===== DATA LINES

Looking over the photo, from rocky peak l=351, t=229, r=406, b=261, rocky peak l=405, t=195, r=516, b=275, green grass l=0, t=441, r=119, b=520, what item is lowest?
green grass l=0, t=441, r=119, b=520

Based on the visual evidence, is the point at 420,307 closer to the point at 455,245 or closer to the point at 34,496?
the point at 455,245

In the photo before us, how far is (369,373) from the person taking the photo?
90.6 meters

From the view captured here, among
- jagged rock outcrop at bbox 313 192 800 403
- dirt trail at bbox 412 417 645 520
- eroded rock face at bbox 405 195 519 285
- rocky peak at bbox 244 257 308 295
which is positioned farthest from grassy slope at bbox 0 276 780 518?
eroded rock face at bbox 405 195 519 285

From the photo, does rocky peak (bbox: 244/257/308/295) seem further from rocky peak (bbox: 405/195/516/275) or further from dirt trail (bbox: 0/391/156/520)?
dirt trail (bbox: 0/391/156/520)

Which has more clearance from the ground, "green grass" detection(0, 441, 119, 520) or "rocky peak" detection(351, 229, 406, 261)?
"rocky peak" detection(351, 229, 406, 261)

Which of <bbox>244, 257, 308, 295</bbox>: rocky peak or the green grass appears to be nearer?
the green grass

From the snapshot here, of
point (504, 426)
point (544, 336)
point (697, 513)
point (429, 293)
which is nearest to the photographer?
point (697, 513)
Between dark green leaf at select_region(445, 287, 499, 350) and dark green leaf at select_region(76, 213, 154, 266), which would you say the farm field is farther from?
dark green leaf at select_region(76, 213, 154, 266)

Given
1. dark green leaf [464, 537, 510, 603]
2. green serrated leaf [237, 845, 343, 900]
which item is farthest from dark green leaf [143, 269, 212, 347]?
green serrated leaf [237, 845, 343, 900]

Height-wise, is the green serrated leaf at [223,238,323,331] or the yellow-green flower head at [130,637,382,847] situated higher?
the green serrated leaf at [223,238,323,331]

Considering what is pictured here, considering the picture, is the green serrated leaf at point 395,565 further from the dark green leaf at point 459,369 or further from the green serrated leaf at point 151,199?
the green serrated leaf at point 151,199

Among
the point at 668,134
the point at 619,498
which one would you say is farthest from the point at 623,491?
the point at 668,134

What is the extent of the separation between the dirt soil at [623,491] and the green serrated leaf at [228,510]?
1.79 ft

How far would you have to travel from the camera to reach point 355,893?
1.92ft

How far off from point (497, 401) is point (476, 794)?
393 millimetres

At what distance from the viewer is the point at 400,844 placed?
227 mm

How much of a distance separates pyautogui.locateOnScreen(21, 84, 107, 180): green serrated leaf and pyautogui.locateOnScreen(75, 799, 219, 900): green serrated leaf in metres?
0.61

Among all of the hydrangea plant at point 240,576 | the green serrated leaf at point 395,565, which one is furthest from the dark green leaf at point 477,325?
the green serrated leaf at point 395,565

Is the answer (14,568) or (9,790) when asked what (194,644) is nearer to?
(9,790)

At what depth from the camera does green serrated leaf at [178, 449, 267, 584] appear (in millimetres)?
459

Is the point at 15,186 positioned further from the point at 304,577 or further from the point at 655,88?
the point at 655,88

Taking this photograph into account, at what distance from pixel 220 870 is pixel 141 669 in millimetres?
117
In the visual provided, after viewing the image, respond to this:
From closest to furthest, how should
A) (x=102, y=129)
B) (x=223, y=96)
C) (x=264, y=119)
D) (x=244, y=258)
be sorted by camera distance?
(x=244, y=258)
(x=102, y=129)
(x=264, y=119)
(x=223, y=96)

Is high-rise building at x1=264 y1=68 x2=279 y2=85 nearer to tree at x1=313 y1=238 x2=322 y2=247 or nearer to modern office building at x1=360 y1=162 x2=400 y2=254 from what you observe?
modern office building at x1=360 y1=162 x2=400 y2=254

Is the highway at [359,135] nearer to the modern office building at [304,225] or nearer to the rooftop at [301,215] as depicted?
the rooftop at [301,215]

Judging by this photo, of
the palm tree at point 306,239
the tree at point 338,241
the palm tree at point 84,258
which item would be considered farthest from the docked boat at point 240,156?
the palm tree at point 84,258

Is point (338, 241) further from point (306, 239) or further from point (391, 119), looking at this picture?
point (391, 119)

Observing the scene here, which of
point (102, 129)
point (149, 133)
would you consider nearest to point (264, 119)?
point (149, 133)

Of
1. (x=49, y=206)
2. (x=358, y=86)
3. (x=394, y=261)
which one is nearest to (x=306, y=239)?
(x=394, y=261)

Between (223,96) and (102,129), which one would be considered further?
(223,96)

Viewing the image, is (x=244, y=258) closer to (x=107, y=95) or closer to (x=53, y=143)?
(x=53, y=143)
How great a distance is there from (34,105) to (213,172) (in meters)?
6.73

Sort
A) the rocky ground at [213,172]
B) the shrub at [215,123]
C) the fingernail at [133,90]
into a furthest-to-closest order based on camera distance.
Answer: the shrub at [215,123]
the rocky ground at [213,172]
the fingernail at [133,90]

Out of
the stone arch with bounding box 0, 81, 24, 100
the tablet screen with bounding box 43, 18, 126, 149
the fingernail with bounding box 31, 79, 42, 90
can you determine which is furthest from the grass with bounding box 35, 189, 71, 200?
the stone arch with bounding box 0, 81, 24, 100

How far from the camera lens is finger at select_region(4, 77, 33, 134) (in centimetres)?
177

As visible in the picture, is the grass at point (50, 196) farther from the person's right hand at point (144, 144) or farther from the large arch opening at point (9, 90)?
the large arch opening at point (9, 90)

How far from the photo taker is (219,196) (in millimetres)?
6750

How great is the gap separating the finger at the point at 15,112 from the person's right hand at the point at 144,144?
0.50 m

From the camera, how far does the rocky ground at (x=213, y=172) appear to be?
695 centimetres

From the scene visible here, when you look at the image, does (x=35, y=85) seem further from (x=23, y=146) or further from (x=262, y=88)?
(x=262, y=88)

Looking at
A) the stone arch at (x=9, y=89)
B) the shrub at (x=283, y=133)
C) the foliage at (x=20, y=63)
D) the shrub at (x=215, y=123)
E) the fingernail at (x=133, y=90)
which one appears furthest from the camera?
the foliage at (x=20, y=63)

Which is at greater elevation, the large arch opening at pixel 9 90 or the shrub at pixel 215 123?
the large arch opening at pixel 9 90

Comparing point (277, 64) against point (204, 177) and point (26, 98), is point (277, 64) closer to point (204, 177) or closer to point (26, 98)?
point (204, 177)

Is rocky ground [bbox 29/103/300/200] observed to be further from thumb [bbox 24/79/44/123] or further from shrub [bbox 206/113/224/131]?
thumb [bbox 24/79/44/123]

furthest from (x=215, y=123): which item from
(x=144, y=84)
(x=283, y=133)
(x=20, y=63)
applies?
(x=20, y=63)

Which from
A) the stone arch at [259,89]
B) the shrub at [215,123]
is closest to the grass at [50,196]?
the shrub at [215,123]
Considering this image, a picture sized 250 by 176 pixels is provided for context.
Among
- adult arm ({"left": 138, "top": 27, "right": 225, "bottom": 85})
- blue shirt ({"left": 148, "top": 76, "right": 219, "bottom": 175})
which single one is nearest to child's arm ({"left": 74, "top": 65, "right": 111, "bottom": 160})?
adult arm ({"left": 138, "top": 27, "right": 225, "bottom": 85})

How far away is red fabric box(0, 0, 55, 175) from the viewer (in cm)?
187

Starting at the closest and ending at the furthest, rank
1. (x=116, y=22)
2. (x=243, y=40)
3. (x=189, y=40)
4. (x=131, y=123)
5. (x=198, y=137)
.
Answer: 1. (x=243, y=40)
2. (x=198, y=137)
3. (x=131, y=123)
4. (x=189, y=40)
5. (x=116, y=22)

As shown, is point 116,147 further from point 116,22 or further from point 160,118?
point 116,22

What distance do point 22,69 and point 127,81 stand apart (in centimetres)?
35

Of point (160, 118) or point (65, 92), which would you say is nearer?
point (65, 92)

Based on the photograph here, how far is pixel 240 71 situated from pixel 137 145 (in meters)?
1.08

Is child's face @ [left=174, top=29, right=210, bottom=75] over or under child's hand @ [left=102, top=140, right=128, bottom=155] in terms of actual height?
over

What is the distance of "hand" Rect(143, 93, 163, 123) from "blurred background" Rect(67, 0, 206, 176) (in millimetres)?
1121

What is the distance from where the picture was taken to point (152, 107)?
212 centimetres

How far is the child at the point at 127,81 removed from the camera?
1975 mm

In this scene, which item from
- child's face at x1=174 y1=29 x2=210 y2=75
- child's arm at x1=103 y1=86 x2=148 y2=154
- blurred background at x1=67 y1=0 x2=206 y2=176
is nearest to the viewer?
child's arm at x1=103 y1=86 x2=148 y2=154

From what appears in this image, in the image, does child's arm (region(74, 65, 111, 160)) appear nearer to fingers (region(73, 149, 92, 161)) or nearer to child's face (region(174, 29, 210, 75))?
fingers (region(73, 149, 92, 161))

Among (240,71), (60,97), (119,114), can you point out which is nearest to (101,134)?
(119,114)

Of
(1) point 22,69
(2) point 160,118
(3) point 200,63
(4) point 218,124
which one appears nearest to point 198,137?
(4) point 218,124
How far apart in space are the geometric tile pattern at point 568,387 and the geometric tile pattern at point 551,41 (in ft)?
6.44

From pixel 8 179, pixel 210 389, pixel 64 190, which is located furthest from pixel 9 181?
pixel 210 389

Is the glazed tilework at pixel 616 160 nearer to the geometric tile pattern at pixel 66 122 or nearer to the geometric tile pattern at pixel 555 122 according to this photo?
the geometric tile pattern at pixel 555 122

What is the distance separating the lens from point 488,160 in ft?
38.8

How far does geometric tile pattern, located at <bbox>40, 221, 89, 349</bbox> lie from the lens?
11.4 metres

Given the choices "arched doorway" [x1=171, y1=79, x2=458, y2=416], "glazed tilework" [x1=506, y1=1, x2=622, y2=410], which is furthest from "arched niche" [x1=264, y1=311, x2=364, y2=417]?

==========

EXERCISE GOAL:
In the rows from the line containing "As visible in" through the line containing "5. (x=116, y=22)", substitute "stony ground" for every "rocky ground" and reproduce those lines with nothing else changed.

WRITTEN ANSWER:
As visible in the picture, is the grass at point (50, 196) farther from the person's right hand at point (144, 144) or farther from the large arch opening at point (9, 90)?
the large arch opening at point (9, 90)

How far from the photo taker is (219,196) (in millimetres)?
6750

How great is the gap separating the finger at the point at 15,112 from the person's right hand at the point at 144,144?
0.50 m

From the camera, how far does the stony ground at (x=213, y=172) appear to be?
695 centimetres

From the scene visible here, when you look at the image, does (x=35, y=85) seem further from (x=23, y=146) or further from (x=262, y=88)?
(x=262, y=88)

Looking at
A) the stone arch at (x=9, y=89)
B) the shrub at (x=283, y=133)
C) the foliage at (x=20, y=63)
D) the shrub at (x=215, y=123)
E) the fingernail at (x=133, y=90)
which one appears furthest from the camera?
the foliage at (x=20, y=63)

Which is at greater elevation, the large arch opening at pixel 9 90 or the shrub at pixel 215 123?
the large arch opening at pixel 9 90

Comparing point (277, 64) against point (204, 177) and point (26, 98), is point (277, 64) closer to point (204, 177) or closer to point (26, 98)?
point (204, 177)

Is stony ground [bbox 29/103/300/200] observed to be further from thumb [bbox 24/79/44/123] or further from shrub [bbox 206/113/224/131]?
thumb [bbox 24/79/44/123]

furthest from (x=215, y=123): which item from
(x=144, y=84)
(x=283, y=133)
(x=20, y=63)
applies?
(x=20, y=63)

Which from
A) the stone arch at [259,89]
B) the shrub at [215,123]
is closest to the grass at [50,196]?
the shrub at [215,123]
Considering this image, a picture sized 250 by 176 pixels is provided for context.
Among
- adult arm ({"left": 138, "top": 27, "right": 225, "bottom": 85})
- blue shirt ({"left": 148, "top": 76, "right": 219, "bottom": 175})
which single one is nearest to child's arm ({"left": 74, "top": 65, "right": 111, "bottom": 160})?
adult arm ({"left": 138, "top": 27, "right": 225, "bottom": 85})

How far away is red fabric box(0, 0, 55, 175) from the viewer (in cm)?
187

Starting at the closest and ending at the furthest, rank
1. (x=116, y=22)
2. (x=243, y=40)
3. (x=189, y=40)
4. (x=131, y=123)
5. (x=198, y=137)
.
Answer: 1. (x=243, y=40)
2. (x=198, y=137)
3. (x=131, y=123)
4. (x=189, y=40)
5. (x=116, y=22)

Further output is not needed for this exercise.